_Problem to solve:_
When you copy the records, keep every word exact and leave the pictures out.

[Collected data entries]
----------

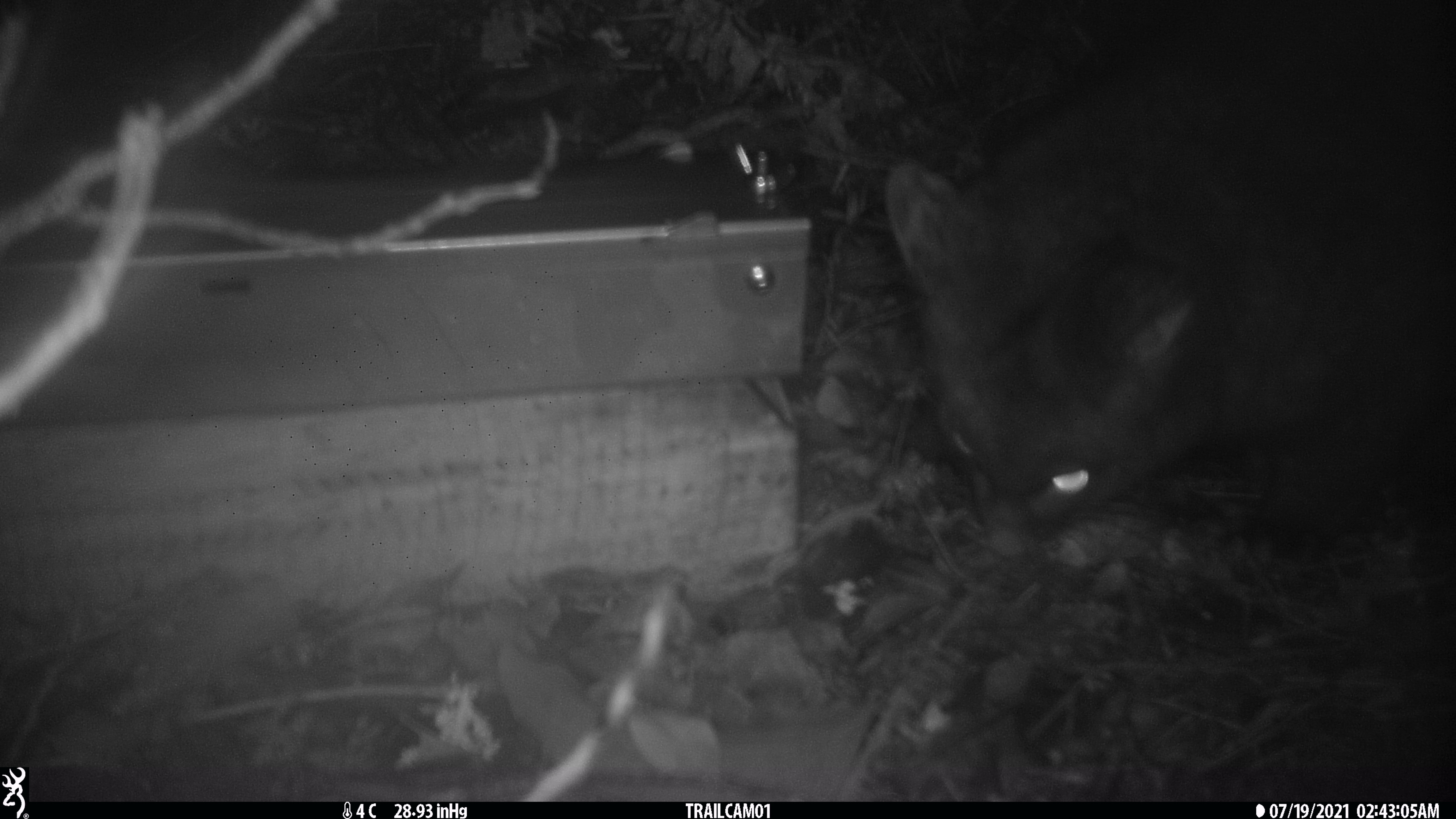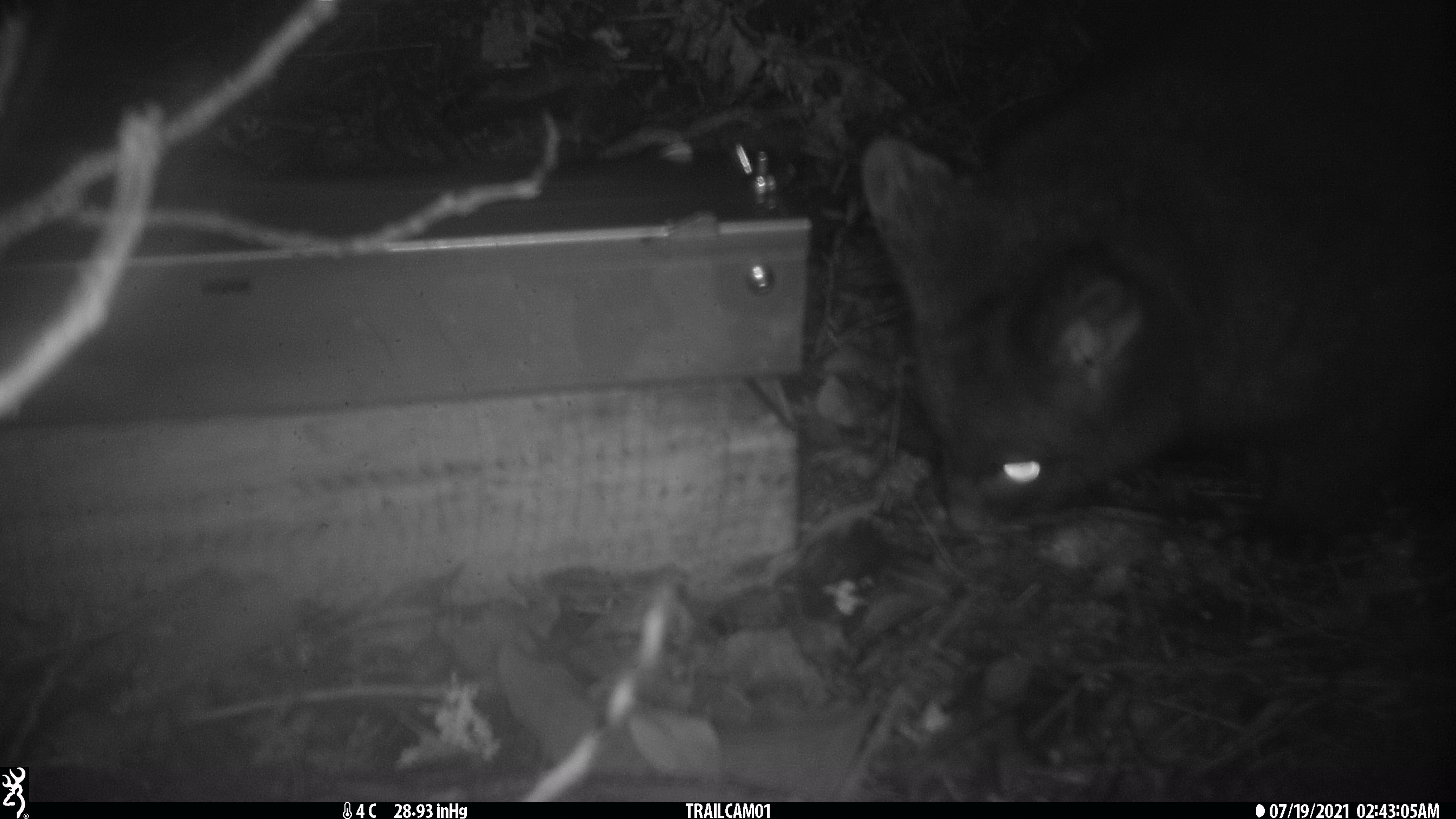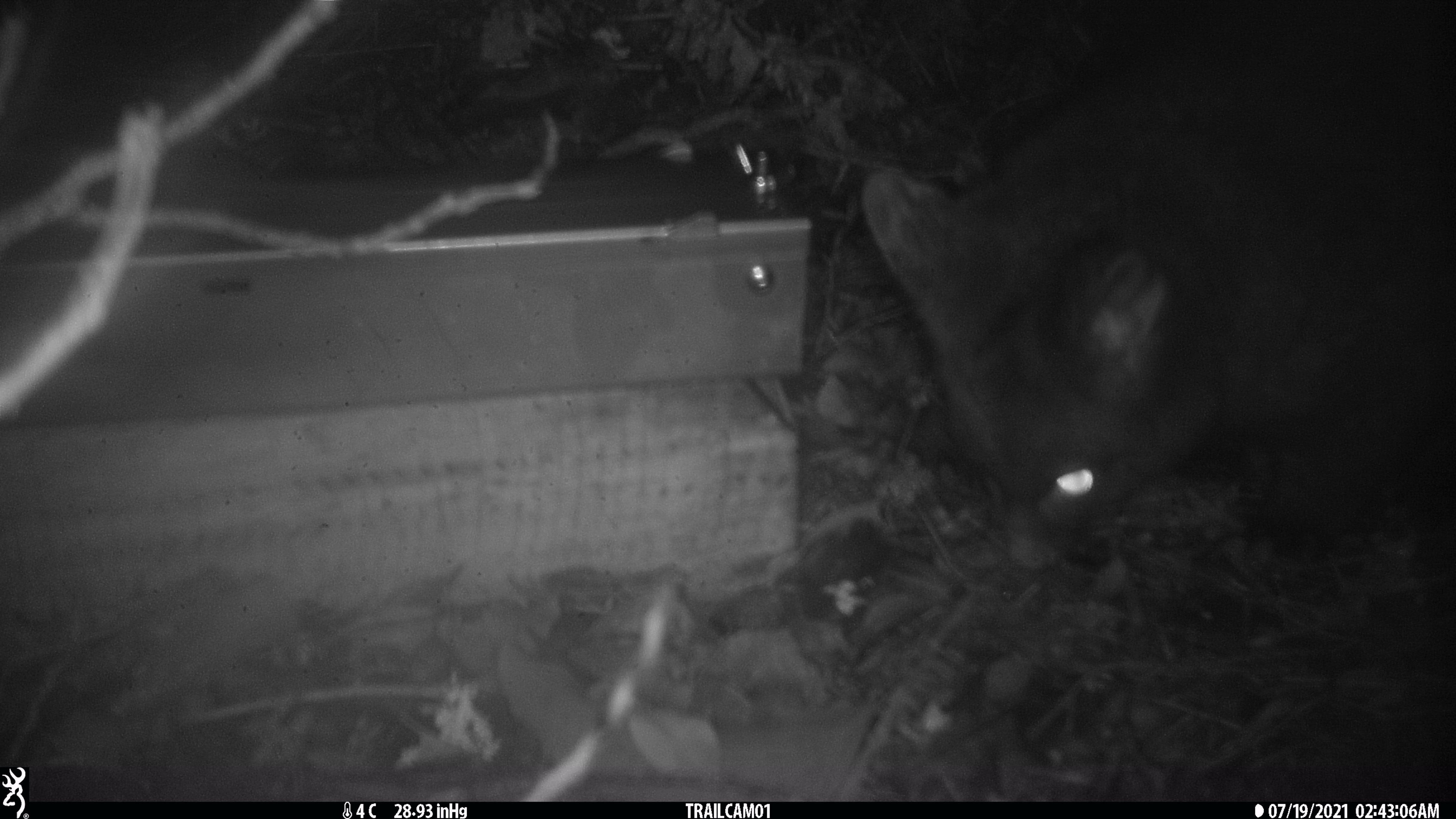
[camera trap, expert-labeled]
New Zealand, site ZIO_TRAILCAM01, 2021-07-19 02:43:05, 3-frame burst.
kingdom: Animalia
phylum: Chordata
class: Mammalia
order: Diprotodontia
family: Phalangeridae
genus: Trichosurus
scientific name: Trichosurus vulpecula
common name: common brushtail possum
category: possum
Possum (common brushtail possum) (Trichosurus vulpecula).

----------

_Answer box:_
[camera trap, expert-labeled]
New Zealand, site ZIO_TRAILCAM01, 2021-07-19 02:43:05, 3-frame burst.
kingdom: Animalia
phylum: Chordata
class: Mammalia
order: Diprotodontia
family: Phalangeridae
genus: Trichosurus
scientific name: Trichosurus vulpecula
common name: common brushtail possum
category: possum
Possum (common brushtail possum) (Trichosurus vulpecula).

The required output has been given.